If $L$ is regular, prove that $\sqrt{L}=\left\{ w : ww\in L\right\}$ is regular

Let $\mathcal{A} = (Q, \Sigma, \delta, q_0, F)$ be a DFA that recognizes $L$. Define $\mathcal{A'} = (Q', \Sigma, \delta', q_0', F')$ as follows:

• $Q'$: The set of all functions $f : Q \to Q$.
• $\delta'(f, a) = g$ where $g(q) = f(\delta(q, a))$.
• $q_0'$ is the identity function.
• $F'$ is the set of all functions $f$ so that $f^2(q_0) = f(f(q_0)) \in F$ .

Let $w \in \sqrt{L}$. This means that $w^2 = ww \in L$. We want to show that $\delta'(q_0', w) \in L'$.

Define $h(q) = \delta(q, w)$. Since $w^2 \in L$, it follows that $h^2(q_0) \in F$. Hence $h \in F'$.

What's left is to show that $\delta'(q_0', w) = h$, which can be done via induction on the length of $w$.

Finally, we should show that $F'$ only accepts elements from $\sqrt{L}$ (and not more). I'll let you work this one out. It follows from the definition of $\mathcal{A'}$.

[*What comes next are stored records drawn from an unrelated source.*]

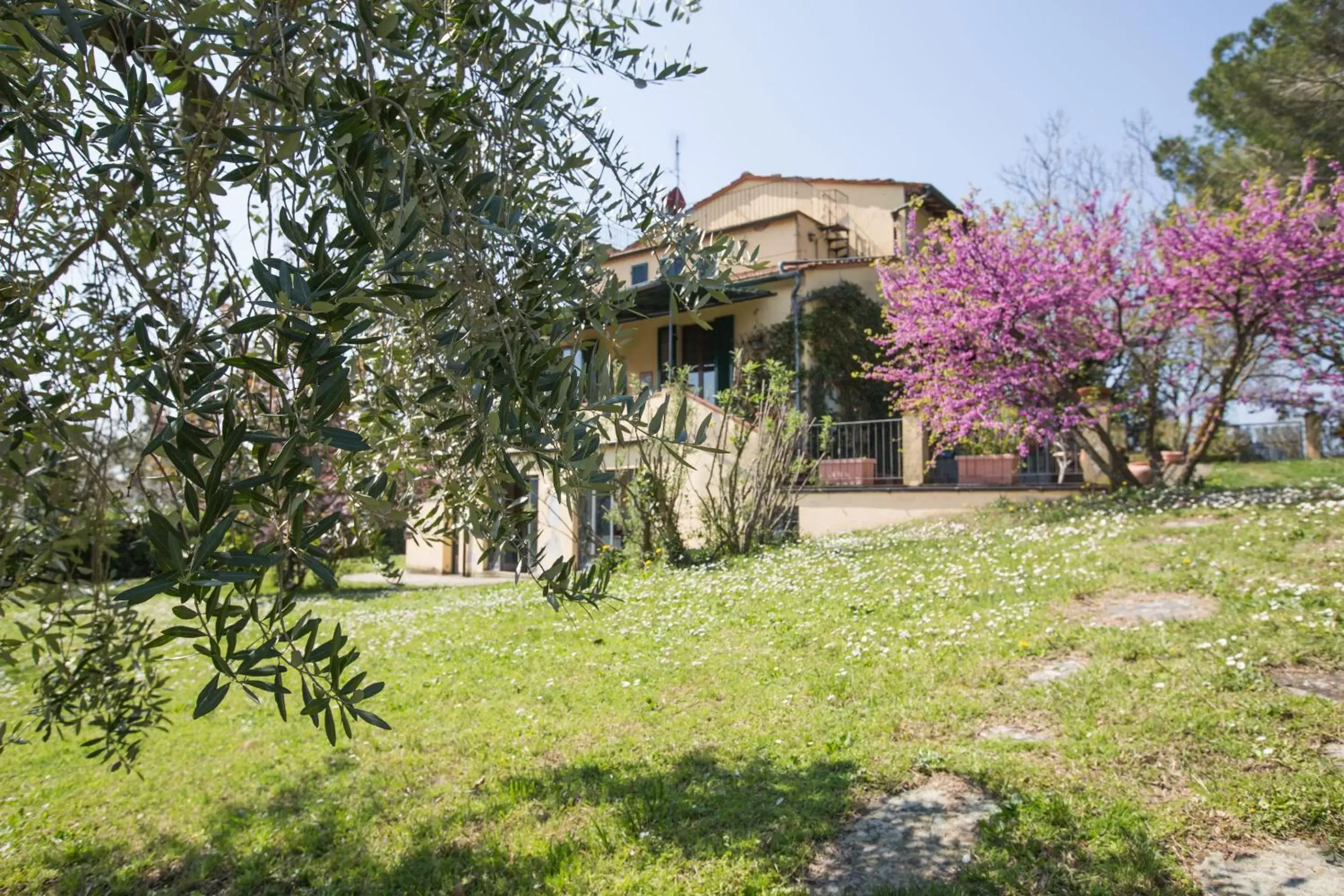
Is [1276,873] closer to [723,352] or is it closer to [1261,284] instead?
[1261,284]

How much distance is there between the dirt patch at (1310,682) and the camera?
445cm

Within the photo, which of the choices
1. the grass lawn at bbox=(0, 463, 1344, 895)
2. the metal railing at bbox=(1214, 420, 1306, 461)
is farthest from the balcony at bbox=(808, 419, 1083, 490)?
the metal railing at bbox=(1214, 420, 1306, 461)

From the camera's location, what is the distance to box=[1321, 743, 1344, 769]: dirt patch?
3.67 meters

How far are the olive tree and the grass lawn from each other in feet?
5.01

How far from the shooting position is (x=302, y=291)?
1286 millimetres

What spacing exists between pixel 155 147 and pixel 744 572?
9.21 m

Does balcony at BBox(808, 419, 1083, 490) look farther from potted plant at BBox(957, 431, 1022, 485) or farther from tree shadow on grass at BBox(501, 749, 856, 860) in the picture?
tree shadow on grass at BBox(501, 749, 856, 860)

The shortest way to prove this result is to use the fact that a language is regular iff it is recognized by a finite monoid. A language $L$ of $A^*$ is recognized by a finite monoid $M$ if there is a surjective monoid morphism $f:A^* \to M$ and a subset $P$ of $M$ such that $f^{−1}(P) = L$.

Now let $Q = \{ x \in M \mid x^2 \in P\}$. Then \begin{align} f^{−1}(Q) &= \{ u \in A^* \mid f(u) \in Q \} = \{ u \in A^* \mid f(u)^2 \in P \}\\ &= \{ u \in A^* \mid f(u^2) \in P \} = \{ u \in A^* \mid u^2 \in L \}\\ &= \sqrt{L} \end{align} Thus $\sqrt{L}$ is regular. This method actually shows that if $M$ recognizes $L$, then it also recognizes $\sqrt{L}$. This is useful to prove further properties: for instance if $L$ is star-free, so is $\sqrt{L}$.

References

[1] J.-É. Pin and J. Sakarovitch, Some operations and transductions that preserve rationality, in 6th GI Conference, Berlin, (1983), 277-288, LNCS 145, Springer.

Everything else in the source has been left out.